Dear RSF Staff and Class of 2017-18,
Please join me in welcoming Visiting Scholar Katharine Donato for her seminar entitled, “Children in Immigrant America: Between Compassion and Security in a Deportation State.” The talk will be held in the Library on Wednesday, April 4th, from 11 AM to 12.30 PM.
Katharine M. Donato holds the Donald G. Herzberg Chair in International Migration and is Director of the Institute for the Study of International Migration in the School of Foreign Service at Georgetown University. Prior to joining Georgetown, she was on the faculty of Vanderbilt and Rice Universities. She has examined many research questions related to migration, including the economic consequences of U.S. immigration policy; health effects of Mexico-U.S. migration; immigrant parent involvement in schools in New York, Chicago, and Nashville; deportation and its effects for immigrants; the great recession and its consequences for Mexican workers; and gender and migration.

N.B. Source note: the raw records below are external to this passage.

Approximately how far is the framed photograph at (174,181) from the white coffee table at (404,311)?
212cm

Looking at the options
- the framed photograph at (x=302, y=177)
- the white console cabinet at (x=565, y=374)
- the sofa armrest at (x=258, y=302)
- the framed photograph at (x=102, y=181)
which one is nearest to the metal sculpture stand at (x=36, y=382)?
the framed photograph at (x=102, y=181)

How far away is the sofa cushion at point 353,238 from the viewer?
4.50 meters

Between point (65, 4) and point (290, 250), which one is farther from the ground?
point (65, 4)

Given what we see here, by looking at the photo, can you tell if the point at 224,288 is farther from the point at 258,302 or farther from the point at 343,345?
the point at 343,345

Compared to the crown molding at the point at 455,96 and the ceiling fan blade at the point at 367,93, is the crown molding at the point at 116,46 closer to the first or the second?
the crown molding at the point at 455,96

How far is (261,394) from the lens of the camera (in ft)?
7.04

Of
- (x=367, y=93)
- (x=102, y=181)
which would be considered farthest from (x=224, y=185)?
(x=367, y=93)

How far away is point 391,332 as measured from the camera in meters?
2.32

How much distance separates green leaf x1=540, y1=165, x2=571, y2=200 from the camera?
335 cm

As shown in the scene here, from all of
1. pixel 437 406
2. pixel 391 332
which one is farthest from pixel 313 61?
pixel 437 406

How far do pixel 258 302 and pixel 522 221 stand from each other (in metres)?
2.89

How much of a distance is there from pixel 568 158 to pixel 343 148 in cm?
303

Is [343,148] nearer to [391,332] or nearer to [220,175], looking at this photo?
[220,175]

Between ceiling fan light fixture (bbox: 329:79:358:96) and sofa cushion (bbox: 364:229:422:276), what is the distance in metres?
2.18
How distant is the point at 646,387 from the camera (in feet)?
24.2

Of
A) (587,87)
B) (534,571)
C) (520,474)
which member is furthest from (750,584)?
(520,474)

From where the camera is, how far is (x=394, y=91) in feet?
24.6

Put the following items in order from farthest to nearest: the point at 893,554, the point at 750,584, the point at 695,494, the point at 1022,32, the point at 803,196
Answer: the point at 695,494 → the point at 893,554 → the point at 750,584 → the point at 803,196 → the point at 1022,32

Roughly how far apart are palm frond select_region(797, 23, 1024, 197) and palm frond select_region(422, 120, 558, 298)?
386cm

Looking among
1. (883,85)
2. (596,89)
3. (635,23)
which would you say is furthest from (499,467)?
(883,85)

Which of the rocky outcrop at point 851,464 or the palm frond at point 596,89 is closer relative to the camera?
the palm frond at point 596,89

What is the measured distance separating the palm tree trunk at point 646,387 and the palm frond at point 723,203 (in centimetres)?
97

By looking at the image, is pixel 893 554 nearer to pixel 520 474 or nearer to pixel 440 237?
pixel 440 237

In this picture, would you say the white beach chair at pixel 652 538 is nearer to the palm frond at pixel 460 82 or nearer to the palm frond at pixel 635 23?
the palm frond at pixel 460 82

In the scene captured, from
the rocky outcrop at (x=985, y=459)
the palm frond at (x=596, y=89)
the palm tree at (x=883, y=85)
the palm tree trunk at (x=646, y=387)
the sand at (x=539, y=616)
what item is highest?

Her recent book is Gender and International Migration: From Slavery to Present, published by RSF (with Donna Gabaccia at the University of Toronto). In July 2016, together with Douglas Massey (Princeton), she published Undocumented Migration in a Global Economy: Twenty-First-Century Globalization and Illegal Migration, a special issue of The Annals of The Political and Social Science. In the last few years, she has been a co-Principal Investigator on two externally funded projects (with colleagues from Vanderbilt University). The first examines how environmental stressors affect out-migration from communities in southwestern Bangladesh, and the second analyzes data from the Vanderbilt Inpatient Cohort Study to understand how social support affects the health of patients admitted to the hospital with coronary heart disease at the time of hospitalization and after discharge.
I hope everyone is looking forward—as I am—to what will no doubt be an interesting and productive discussion.